Data supplied:

★ ★ ★ ★ ★

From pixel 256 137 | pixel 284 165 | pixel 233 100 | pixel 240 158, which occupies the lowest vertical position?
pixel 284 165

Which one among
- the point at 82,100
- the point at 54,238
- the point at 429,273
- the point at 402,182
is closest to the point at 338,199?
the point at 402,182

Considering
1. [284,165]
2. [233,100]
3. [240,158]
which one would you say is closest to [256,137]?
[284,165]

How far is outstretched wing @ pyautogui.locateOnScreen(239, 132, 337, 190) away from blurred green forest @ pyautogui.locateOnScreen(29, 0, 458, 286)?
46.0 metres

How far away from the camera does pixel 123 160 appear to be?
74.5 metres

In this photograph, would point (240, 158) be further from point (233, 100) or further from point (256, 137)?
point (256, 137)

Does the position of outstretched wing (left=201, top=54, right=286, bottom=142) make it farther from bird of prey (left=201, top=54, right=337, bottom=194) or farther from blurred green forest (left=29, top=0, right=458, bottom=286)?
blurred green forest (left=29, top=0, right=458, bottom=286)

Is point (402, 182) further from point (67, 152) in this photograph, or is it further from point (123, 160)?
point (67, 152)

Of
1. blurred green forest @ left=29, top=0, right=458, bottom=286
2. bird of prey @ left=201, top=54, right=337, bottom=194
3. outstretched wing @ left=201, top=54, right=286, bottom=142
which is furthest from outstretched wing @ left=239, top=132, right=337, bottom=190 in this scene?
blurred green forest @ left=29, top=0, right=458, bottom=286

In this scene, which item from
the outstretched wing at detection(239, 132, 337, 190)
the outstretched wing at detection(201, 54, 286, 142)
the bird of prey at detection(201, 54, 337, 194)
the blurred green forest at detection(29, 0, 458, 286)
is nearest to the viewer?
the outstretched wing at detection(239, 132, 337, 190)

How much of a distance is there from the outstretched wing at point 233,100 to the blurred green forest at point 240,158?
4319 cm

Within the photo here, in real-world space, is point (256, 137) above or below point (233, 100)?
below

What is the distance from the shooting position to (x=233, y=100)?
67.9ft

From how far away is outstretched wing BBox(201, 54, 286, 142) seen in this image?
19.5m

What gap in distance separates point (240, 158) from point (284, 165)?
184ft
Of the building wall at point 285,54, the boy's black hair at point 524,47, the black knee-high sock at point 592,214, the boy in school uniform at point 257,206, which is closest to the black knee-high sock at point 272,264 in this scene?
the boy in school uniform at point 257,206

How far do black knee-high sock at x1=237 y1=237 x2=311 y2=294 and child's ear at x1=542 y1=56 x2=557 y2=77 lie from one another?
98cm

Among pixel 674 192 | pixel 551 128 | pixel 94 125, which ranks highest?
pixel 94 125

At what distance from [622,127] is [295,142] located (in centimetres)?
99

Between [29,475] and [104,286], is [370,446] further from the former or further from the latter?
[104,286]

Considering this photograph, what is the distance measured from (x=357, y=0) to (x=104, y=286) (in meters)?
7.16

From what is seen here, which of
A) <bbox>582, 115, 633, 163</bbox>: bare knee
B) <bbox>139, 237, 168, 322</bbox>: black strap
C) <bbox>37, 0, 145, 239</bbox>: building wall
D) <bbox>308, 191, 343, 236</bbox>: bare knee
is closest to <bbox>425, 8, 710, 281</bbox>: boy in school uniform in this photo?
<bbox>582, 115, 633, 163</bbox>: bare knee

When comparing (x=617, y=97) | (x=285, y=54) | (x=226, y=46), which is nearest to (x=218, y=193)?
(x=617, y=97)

★ ★ ★ ★ ★

Stated exercise:
Type out the material again exactly as presented.

Answer to the task:
From pixel 256 137 | pixel 284 165 | pixel 233 100 | pixel 240 158, which occupies the lowest vertical position?
pixel 284 165

Which one among
- the point at 82,100
- the point at 54,238
- the point at 429,273
- the point at 402,182
is closest to the point at 338,199?
the point at 402,182

Considering
1. [284,165]
2. [233,100]
3. [240,158]
which one would you say is closest to [256,137]?
[284,165]

How far is outstretched wing @ pyautogui.locateOnScreen(239, 132, 337, 190) away from blurred green forest @ pyautogui.locateOnScreen(29, 0, 458, 286)?
46.0 metres

How far away from the camera does pixel 123 160 appear to be?
74.5 metres

In this photograph, would point (240, 158) be further from point (233, 100) or further from point (256, 137)?
point (256, 137)

Does the position of outstretched wing (left=201, top=54, right=286, bottom=142) make it farther from bird of prey (left=201, top=54, right=337, bottom=194) or farther from blurred green forest (left=29, top=0, right=458, bottom=286)?
blurred green forest (left=29, top=0, right=458, bottom=286)

Is point (402, 182) further from point (67, 152) in this photograph, or is it further from point (123, 160)?
point (67, 152)

Of
1. blurred green forest @ left=29, top=0, right=458, bottom=286
2. bird of prey @ left=201, top=54, right=337, bottom=194
3. outstretched wing @ left=201, top=54, right=286, bottom=142
which is furthest from outstretched wing @ left=239, top=132, right=337, bottom=190 in this scene?
blurred green forest @ left=29, top=0, right=458, bottom=286

In this scene, which item from
the outstretched wing at detection(239, 132, 337, 190)
the outstretched wing at detection(201, 54, 286, 142)
the bird of prey at detection(201, 54, 337, 194)
the blurred green forest at detection(29, 0, 458, 286)
is nearest to the viewer?
the outstretched wing at detection(239, 132, 337, 190)

How much of a distance is there from the outstretched wing at point 233,100 to the blurred green forest at point 240,158?
4319 cm

Within the photo here, in real-world space, is point (256, 137) above or below point (233, 100)?
below

What is the distance from the shooting position to (x=233, y=100)?
67.9ft

From how far away is outstretched wing BBox(201, 54, 286, 142) seen in this image?
19.5m

What gap in distance separates point (240, 158) from point (284, 165)?
184ft
Of the building wall at point 285,54, the boy's black hair at point 524,47, the black knee-high sock at point 592,214, the boy in school uniform at point 257,206, which is closest to the black knee-high sock at point 272,264 in this scene?
the boy in school uniform at point 257,206

How far do black knee-high sock at x1=237 y1=237 x2=311 y2=294 and child's ear at x1=542 y1=56 x2=557 y2=77 lie from one another?
98cm

Among pixel 674 192 | pixel 551 128 | pixel 94 125, which ranks highest?
pixel 94 125

At what distance from [622,127] is [295,142] located (in centimetres)?
99

Between [29,475] and [104,286], is [370,446] further from the former or further from the latter?
[104,286]

Considering this photograph, what is the distance measured from (x=357, y=0) to (x=104, y=286) (in meters)?
7.16

From what is seen here, which of
A) <bbox>582, 115, 633, 163</bbox>: bare knee
B) <bbox>139, 237, 168, 322</bbox>: black strap
C) <bbox>37, 0, 145, 239</bbox>: building wall
D) <bbox>308, 191, 343, 236</bbox>: bare knee
is closest to <bbox>425, 8, 710, 281</bbox>: boy in school uniform in this photo?
<bbox>582, 115, 633, 163</bbox>: bare knee

When comparing (x=617, y=97) | (x=285, y=54) | (x=226, y=46), which is nearest to (x=218, y=193)?
(x=617, y=97)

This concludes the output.